England Professional Officer Nushra Mansuri explains how the treatment of social worker Steven Ugoalah in the first episode of The Apprentice is a reminder of how scapegoating and wtich-hunting blights social work.

History was made on 14 October when for the first time a social worker was one of the contestants in the BBC series The Apprentice. 

Sadly, it did not take long for for the social worker to find himself on familiar terrain as he was singled out by the majority of his team mates for the failure of the task. Words like ‘witch hunt’ and ‘scapegoat’ were bandied around.

However, thanks to the intervention of Lord Sugar and sidekick Nick Hewer, he was not made the ‘sacrificial lamb’, with Lord Sugar booming: “If a person is brought into the boardroom for the wrong reasons, I will frown upon that”.

What I found more painful than this piece of television pantomine took place back in September when we encountered a very different ‘boardroom’ scenario in the guise of the House of Commons' Home Affairs Committee. We witnessed Keith Vaz in his role as chair using all of his power to go after Joyce Thacker, former director of children's services in Rotherham, and publically humiliate her, ultimately calling for her resignation.

Not long after that, we learned that Joyce was on sick leave and Vaz quipped that she seemed to be in perfect health when she had appeared before him.
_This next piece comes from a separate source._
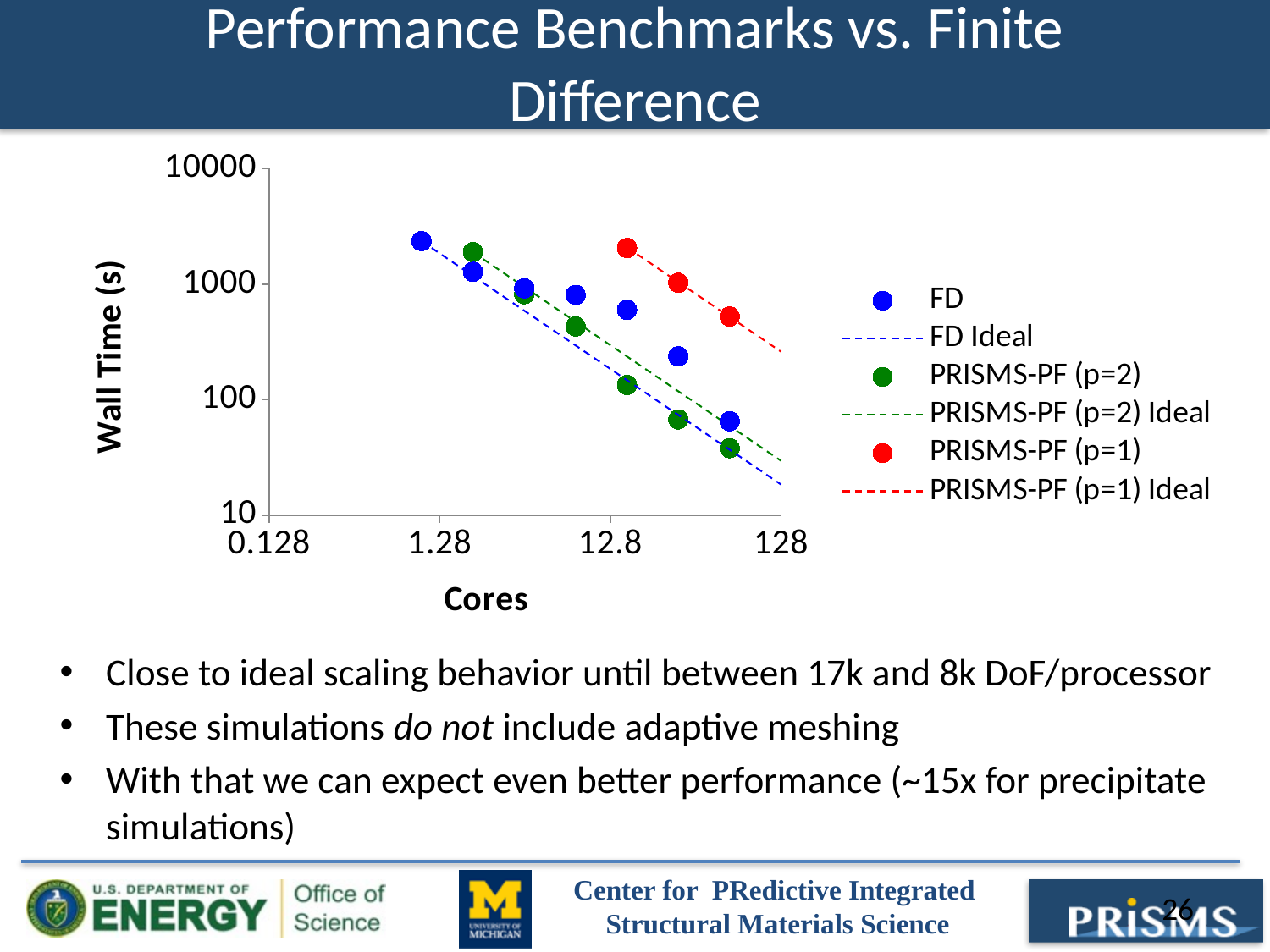
Is the lowest PRISMS-PF (p=2) wall time greater or less than 100? less At the largest number of cores plotted, which series has the lower wall time, FD or PRISMS-PF (p=2)? PRISMS-PF (p=2) What is the label of the vertical axis of the chart? Wall Time (s) Is the highest FD wall time greater or less than 1000? greater What kind of chart is shown on the slide? scatter chart How many series does the chart legend list? 6 What is the label of the horizontal axis of the chart? Cores How many FD data points are plotted on the chart? 7 How many PRISMS-PF (p=2) data points are plotted on the chart? 6 Is the lowest PRISMS-PF (p=1) wall time greater or less than 100? greater How many PRISMS-PF (p=1) data points are plotted on the chart? 3 Does the wall time for the FD series rise or fall as the number of cores increases? fall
Many of us in social work I am sure would have been thinking the same thing – haven’t we been here before? Yet again, a senior politician was sealing the fate of a children's services director and using their privileged position to by-pass the usual protocols and conventions that should be utilised to determine whether or not an employee is still fit to hold office.

I remember writing an article following Sharon Shoesmith’s efforts to seek re-dress through the courts for her dismissal and saying it was time for a line to be drawn in the sand in terms of scapegoating individuals, but we clearly have not yet arrived at this point.

So what exactly, I ask myself, are the lessons that have been learned following the Peter Connelly tragedy which proved to be something of a watershed moment for the profession with the assembling of a Social Work Taskforce and, two years after that, an independent review into child protection led by Professor Eileen Munro? Munro's words of wisdom exhorting us to move away from a ‘blame’ culture to a ‘learning’ culture seem very distant now.

Even more recently than Munro, we have had Sir Michael Wilshaw, Chief Inspector of Ofsted giving evidence to a select committee and stating “We can’t go around sacking a third of children's services directors "even if there is a high profile child abuse tragedy".

Yet then we hear Secretary of State for Education Nicky Morgan has appointed an independent commissioner to oversee children’s services in Rotherham compelled, she says, by a note from Sir Michael raising concern about the lack of leadership in the authority. Now there’s an interesting trend – another independent commissioner appointed as saviour. We live in sad times when blame is very much the order of the day and heads inevitably will roll.   

I read the report about sexual exploitation of children by Professor Alexis Jay from cover to cover. It is a measured report and comments favourably on some of the improvements that had taken place in Rotherham on Joyce Thacker’s watch. My fear now is that the sanctions that have been deployed in the aftermath of the report will do even more to destabilise children’s services in Rotherham and inevitably have a devastating impact on the morale of those committed workers who are giving it their all day-in and day-out.

This is surely not the answer. While it would be naïve to under-estimate the tensions between central and local government and also the influence of the media in the politics of child abuse, I still firmly believe the sector and its partners have to come together and hold their nerve even in the midst of such an onslaught and say that we keep our faith in certain individuals where merited and will not sack them to satisfy the agendas of others.